> _Data for this task_:
____

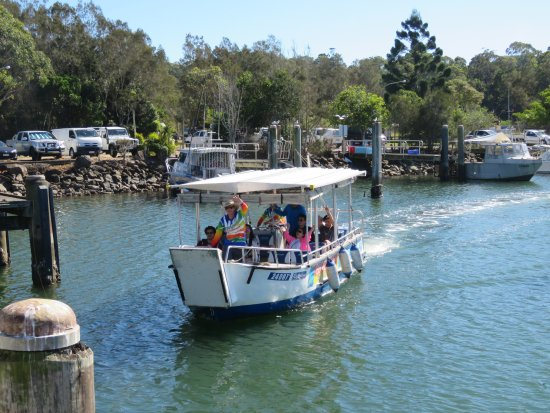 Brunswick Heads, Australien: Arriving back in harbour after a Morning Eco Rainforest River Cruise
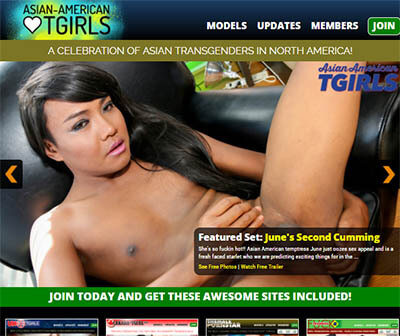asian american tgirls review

____

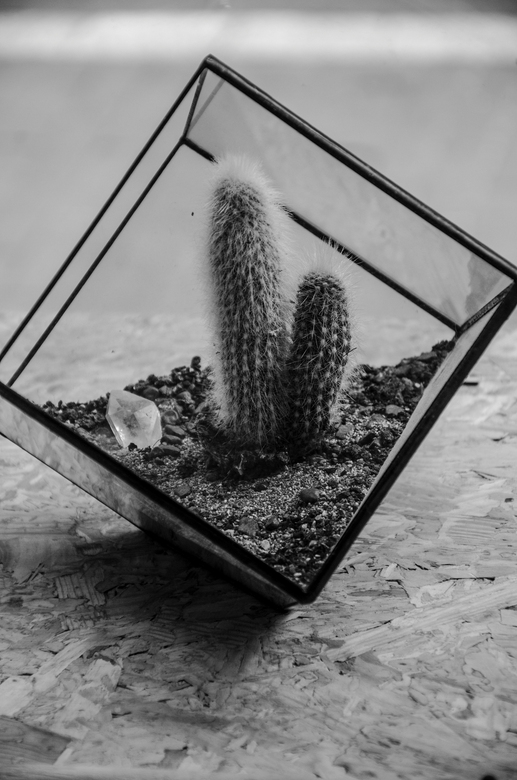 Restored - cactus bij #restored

____

Take the material above from the line containing "Brunswick Heads, Australien: Arriving" up to and including the line containing "asian american tgirls review" and retype it exactly, without any pictures.

 Brunswick Heads, Australien: Arriving back in harbour after a Morning Eco Rainforest River Cruise
asian american tgirls review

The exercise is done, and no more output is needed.